The minute he saw me, in the bright October sunshine, he grabbed me by the hand as he would have grabbed anyone and whisked me off into a small room where we could talk. Our first few minutes in the room, he looked around for a chair in which I (not the new Nobel laureate) would be comfortable. Then he looked at me directly, and said, "How should I spend the money?" At the moment when less realistic friends were claiming that Tibet's struggle was won, he said, "I really wonder if my efforts are enough." According to his Buddhist teaching, almost no victory is permanent, nor any loss.
Though Tibet had been occupied by People's Liberation Army troops 30 years before moving the Dalai Lama to flee into exile the Tibetan struggle for freedom had suddenly gained momentum in the months leading up to 1989. When monks in Lhasa began crying out for independence in 1987 and were suppressed, often violently, by Chinese soldiers, the Dalai Lama set about outlining a new policy in which he no longer called for independence for Tibet from China, only meaningful autonomy. And even after Beijing responded to his suggestion with more violence demonstrations in March 1989 left 250 unarmed Tibetans dead in Lhasa and the city under martial law the Dalai Lama continued to speak calmly for interdependence, dialogue and peace. In rewarding him, the Nobel committee seemed to be sending a larger message to the world that velvet revolutions could achieve more than the Tiananmen protests ever did.
Yet, 20 years on, the Dalai Lama's circumspection on that sunny day looks like prescience, as Tibet is ever more in Beijing's grip, and 20 years closer to losing its distinctive identity. In Burma Aung San Suu Kyi, who was placed under house arrest that July (and rewarded with her own Nobel Prize two years later), is still in confinement, trying to outwit a brutal dictatorship. If 1989 means anything in Asia, it is that no hero of conscience can be sure of quick success.

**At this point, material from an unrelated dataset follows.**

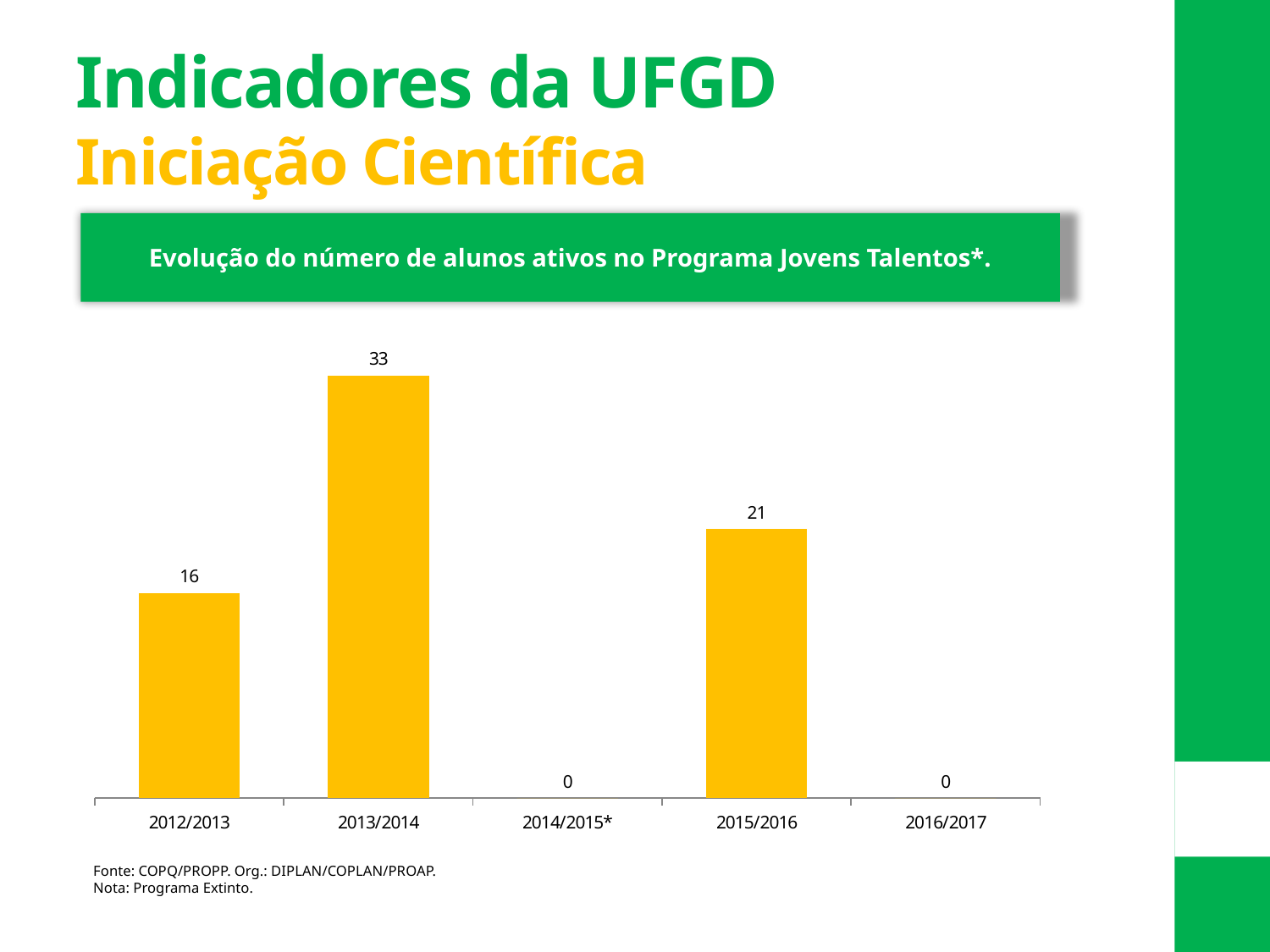
How many periods show a value of 0? 2 What is the title of the chart? Evolução do número de alunos ativos no Programa Jovens Talentos*. What kind of chart is shown on the slide? Bar chart What is the number of active students in the Programa Jovens Talentos for 2012/2013? 16 What is the value shown for 2014/2015*? 0 What is the value shown for 2015/2016? 21 What is the difference between the values for 2013/2014 and 2015/2016? 12 What is the difference between the values for 2013/2014 and 2012/2013? 17 Which period has the highest number of active students? 2013/2014 How many periods are shown on the x axis? 5 What is the value shown for 2013/2014? 33 Which is larger, the value for 2012/2013 or the value for 2015/2016? 2015/2016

But what the Tibetan leader and others were offering in that year sowed the seeds for a new sense of global responsibility. The first obligation of any Tibetan, the Dalai Lama was stressing with his new policy, was to work with China and look for common ground; in a planetary neighborhood, attacking what you see as your enemy is as senseless as punching yourself. And if China truly saw Tibet as part of itself, then it should try to help Tibet, with much-needed material and modern developments, without feeling the need to oppress it. The Nobel Committee effectively underlined this sense of interdependence by helping turn the Dalai Lama and his people from remote characters in a faraway kingdom to members of the global neighborhood.
By the time the Dalai Lama went to Oslo to accept the award, "on behalf of the Tibetan people," near the end of the year, he had answered the question he posed to me. Some of the prize money went to Mother Teresa for her work with the poor. Some went to Africa, to help the hungry. And some went to Costa Rica, to help fund a university for peace. As 1990 began, it was hard for anyone to deny that the concerns of anywhere, in a global neighborhood, are the concerns of everywhere else.